Vapeurs
"L'Arlésienne" Georges Bizet
Vapeurs
Le froid s’est installé vitrifiant le chantier.
Des cristaux de verglas sur des marbres fendus
Témoignent de l’assaut de l’hiver tout entier
Et des sillons de glace luisent pourfendus.
Des ombres clouent les fers des chevaux affolés,
Portent des canadiennes et des chaufferettes,
Se coiffent de bonnets de loutres immolées,
Chaussent bottes fourrées d’allure peu discrète.
Mais ils ont décidé, Pierre-Auguste et Maureen
De visiter Monet, fière locomotive
Entraînant l’impression que rien ne les chagrine,
Ni la toile du gel, ni congères fautives.
« Saint-Lazare » enfumée de tourbillons neigeux
Couvre leur équipée du manteau des Carpates
Ou de Michel Strogoff… De quoi se prendre au jeu !

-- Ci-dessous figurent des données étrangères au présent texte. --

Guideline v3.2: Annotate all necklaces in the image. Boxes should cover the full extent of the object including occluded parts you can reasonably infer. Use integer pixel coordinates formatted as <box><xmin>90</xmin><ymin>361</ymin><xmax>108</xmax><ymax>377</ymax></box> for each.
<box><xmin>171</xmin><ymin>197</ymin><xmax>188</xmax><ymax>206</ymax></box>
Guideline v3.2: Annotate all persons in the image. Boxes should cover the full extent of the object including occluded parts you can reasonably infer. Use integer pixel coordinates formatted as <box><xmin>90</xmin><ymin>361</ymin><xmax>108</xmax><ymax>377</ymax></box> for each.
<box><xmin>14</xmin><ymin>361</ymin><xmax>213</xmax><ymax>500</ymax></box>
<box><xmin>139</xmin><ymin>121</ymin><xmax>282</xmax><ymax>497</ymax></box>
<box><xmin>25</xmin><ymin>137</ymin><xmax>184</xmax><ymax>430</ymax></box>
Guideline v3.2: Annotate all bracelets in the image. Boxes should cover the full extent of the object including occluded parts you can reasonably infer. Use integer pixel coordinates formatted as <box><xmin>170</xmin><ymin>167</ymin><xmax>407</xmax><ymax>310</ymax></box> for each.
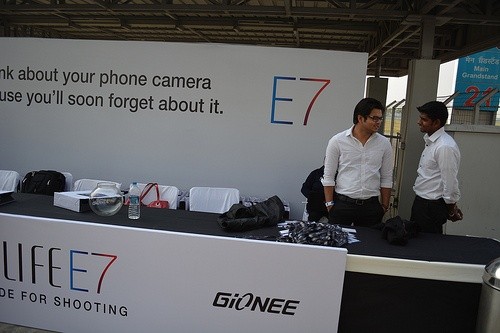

La voie de Bougival n’est guère un quai d’épate.
Laurine a préféré la tiédeur du logis,
La chaleur du fournil aux morsures du givre.
Enveloppée d’amour, faisant l’apologie
De José qui pétrit dans la maie ses vingt livres.
Hier ils se sont surpris dans un tendre baiser
Recouvert de farine en bonheur impalpable…
Ils se sont embrassés dans un souffle apaisé
Prolongeant leur étreinte en un songe coupable.
Dispersant le ballast, soufflant contre le vent,
Le monstre de vapeur s’enlise en fin de gare.
Monet qui les attend les précède devant
Ce train qu’il a repeint quand frisait son regard.
Sur les coteaux d’en haut par les champs et vergers,
Les voici qui s’ébrouent des flocons en tornades
Et souriant à Maureen qui s’en vient d’émerger,
La défient de poser nue sur la promenade !
Mais c’est plus sagement qu’à l’atelier, rendus,
Plongeant dans la vapeur du logis aux chimères,
Que nos amis raniment un « carton » pendu
Se boursouflant ravi de ses couleurs primaires.